I participated in a fascinating webinar today by AMBA (Association of MBAs) where Professor Simon Collinson (Dean of Birmingham Business School) presented the key findings from the book he co-authored with Melvin Jay called “From complexity to simplicity: Unleash your organisation’s potential”. There may be some interesting lessons for larger and fast growing professional service firms.
What is complexity?
He started by defining complexity across three dimensions:
- The number and variety of components in your business
- Interrelationships between these components
- Pace at which these relationships and the components change
Global Simplicity Index
They conducted research to quantify the impact of complexity on performance in 200 of the largest companies. From five years statistical information they identified 120 drivers of complexity which they summarised into nine complexity drivers and nine performance drivers.
He shared some insights including “the more international the organisation, the more complex” (a transnational index), product portfolio diversity index and a concentration index (how much revenue is derived from one or two products). He showed a graph of profit (EBITDA) against complexity to reveal a curve of good complexity where performance is enhanced, and after a tipping point, bad complexity where costs are increased and value destroyed.

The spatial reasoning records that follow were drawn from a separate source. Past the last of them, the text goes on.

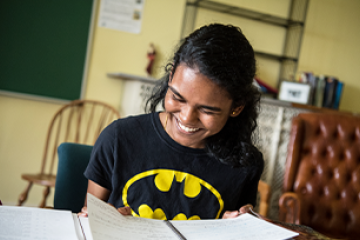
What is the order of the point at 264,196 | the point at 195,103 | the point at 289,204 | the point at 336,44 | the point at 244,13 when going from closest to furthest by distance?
the point at 195,103 → the point at 289,204 → the point at 264,196 → the point at 244,13 → the point at 336,44

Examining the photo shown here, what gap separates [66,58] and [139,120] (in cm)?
174

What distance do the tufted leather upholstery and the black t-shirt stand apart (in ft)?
2.96

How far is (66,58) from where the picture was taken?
2490mm

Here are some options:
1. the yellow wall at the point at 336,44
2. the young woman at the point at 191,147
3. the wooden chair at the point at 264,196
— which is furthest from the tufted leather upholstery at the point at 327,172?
the yellow wall at the point at 336,44

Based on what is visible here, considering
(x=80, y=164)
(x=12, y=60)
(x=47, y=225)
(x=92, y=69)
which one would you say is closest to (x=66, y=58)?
(x=92, y=69)

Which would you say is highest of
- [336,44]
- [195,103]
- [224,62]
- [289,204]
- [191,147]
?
[336,44]

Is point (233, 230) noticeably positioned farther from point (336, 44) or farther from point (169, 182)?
point (336, 44)

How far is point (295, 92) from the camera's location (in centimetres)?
273

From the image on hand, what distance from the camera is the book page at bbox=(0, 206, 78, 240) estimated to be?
1.68 feet

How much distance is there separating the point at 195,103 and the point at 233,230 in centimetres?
31

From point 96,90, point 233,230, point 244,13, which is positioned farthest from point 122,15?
point 233,230

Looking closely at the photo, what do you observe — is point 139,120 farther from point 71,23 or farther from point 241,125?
point 71,23

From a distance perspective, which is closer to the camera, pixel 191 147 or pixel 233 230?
pixel 233 230

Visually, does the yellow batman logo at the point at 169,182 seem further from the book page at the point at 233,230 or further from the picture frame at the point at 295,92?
the picture frame at the point at 295,92
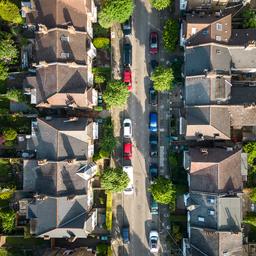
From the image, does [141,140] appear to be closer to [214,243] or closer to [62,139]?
[62,139]

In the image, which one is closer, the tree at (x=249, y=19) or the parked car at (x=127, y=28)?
the tree at (x=249, y=19)

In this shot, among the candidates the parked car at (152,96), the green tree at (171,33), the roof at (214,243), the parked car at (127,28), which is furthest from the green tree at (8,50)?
the roof at (214,243)

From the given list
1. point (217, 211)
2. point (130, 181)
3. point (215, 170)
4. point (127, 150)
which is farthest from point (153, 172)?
point (217, 211)

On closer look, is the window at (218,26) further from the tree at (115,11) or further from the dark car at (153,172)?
the dark car at (153,172)

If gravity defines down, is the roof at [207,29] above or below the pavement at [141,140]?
above

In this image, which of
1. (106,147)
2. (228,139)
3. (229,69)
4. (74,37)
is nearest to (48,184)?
(106,147)

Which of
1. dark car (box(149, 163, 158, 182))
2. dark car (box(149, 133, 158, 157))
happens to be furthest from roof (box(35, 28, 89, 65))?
dark car (box(149, 163, 158, 182))
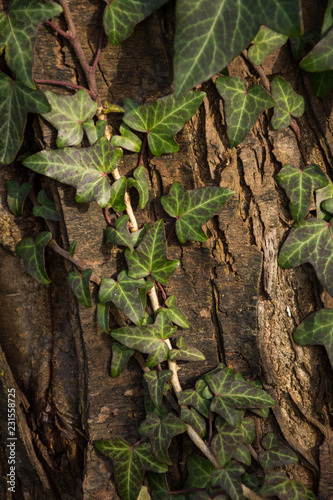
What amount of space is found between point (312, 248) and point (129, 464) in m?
0.74

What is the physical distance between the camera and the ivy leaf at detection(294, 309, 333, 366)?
101cm

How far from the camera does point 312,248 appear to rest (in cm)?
99

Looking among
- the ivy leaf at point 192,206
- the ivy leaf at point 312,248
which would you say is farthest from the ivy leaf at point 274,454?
the ivy leaf at point 192,206

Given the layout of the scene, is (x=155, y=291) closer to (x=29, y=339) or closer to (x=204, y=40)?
(x=29, y=339)

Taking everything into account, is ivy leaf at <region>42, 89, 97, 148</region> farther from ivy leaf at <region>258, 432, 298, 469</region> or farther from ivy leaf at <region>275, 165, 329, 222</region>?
ivy leaf at <region>258, 432, 298, 469</region>

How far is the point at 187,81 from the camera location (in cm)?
72

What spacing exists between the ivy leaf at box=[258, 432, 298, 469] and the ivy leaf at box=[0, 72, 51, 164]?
38.6 inches

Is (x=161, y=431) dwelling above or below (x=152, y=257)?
below

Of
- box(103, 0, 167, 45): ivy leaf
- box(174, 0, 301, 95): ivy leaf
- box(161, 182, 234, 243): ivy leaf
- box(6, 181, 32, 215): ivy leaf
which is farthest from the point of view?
box(6, 181, 32, 215): ivy leaf

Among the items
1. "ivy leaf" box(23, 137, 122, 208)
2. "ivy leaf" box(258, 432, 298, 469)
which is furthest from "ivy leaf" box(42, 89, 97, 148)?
"ivy leaf" box(258, 432, 298, 469)

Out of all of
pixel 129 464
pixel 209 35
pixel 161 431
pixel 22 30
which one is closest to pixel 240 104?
pixel 209 35

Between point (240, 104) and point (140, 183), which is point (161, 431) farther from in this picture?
point (240, 104)

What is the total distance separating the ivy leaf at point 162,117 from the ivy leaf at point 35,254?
1.18 ft

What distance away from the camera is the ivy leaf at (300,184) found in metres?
0.99
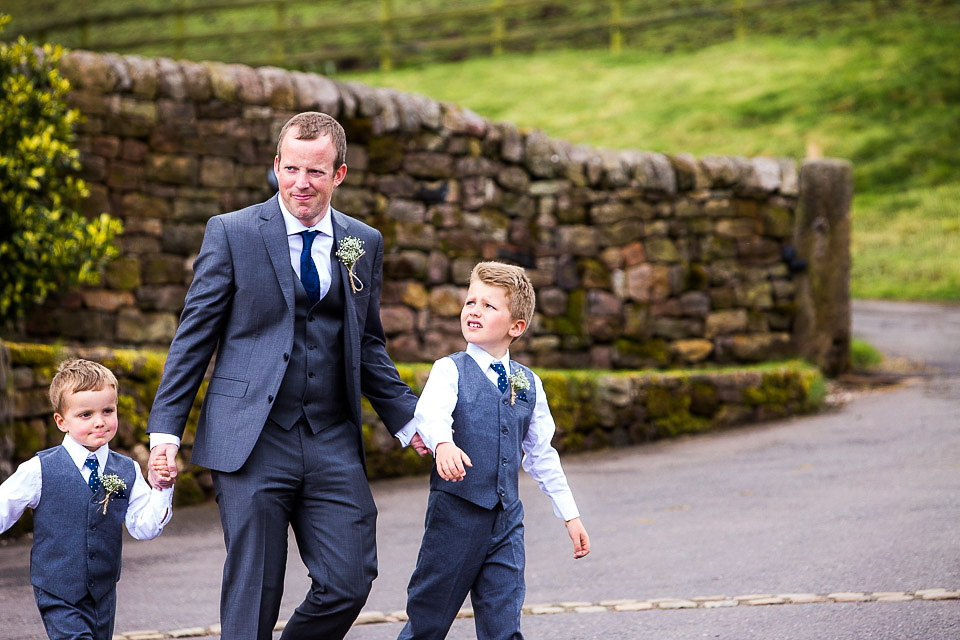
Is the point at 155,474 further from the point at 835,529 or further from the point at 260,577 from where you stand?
the point at 835,529

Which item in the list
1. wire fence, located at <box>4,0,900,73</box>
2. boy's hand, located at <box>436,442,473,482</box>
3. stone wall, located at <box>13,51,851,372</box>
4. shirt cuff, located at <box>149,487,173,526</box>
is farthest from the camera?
wire fence, located at <box>4,0,900,73</box>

The research revealed that 10.2% ($1.2bn) of shareholder value was lost on average from complexity, which across the 200 companies came to $230 billion.
Simplicity matrix
Further use of the complexity-profit relationship generated four categories of organisations:
- Simplifiers (e.g. Renault)
- Performers (e.g. GSK)
- Complicators (e.g. IBM)
- Strugglers (e.g. Nokia)
Drivers of complexity
Further research with 600 middle managers using their six stage model revealed the biggest drivers of complexity were:
- The external environment
- Strategy
- People
- Organisation
- Process
- Product
And the top 10 drivers (of 106) of internal complexity were:
- Launching new products and services
- Strategic planning process
- Changes in core strategy
- Number of customers
- Management behaviour
- Levels of management and organisation
- Measuring and reporting
- Diversity of customer demand
- Internal communication behaviour
- Decision making process
He indicated that there were marked differences between sectors and within particular industries. There were some interesting statistics revealed:
- 38% had six or more specialist IT systems
- 16% had more than 13 specialist IT systems
- 10% companies spent 16 weeks or longer on budget planning
- 26% had more than 10 levels of management
- 43% spent more than 10% of their time dealing with emails
- 16% spent more than 30% of their time dealing with emails
He said that there was also a direct correlation between the time an organisation spent on emails and performance – and the characteristics of the weakest performers included: time spent on emails, levels of management and the decision process. He called this the “introversion effect” where organisations were so wrapped up in internal processes that they lost sight of external opportunities and threats.
He then talked through the stages (diagnosis, key simplicity profiles, simplicity 101, high impact projects and setting targets) of a project at a global finance company. There were some key learnings about managing major transactions, reducing IT infrastructure, reducing customer paperwork and simplifying global people management processes (and increasing quality human interaction). The results included 300 simplification projects, $175m in cost savings and an increase from 3.4 to 4.2 in employee engagement on “easy to get important things done”.
In the Q&A session he explained that Britain and the US are less complex than France and Germany and that the key people to involve in a simplification project were the CEO, the head of HR and the head of IT. He also said that they were now developing an index to measure simplification pre and post mergers and acquisitions.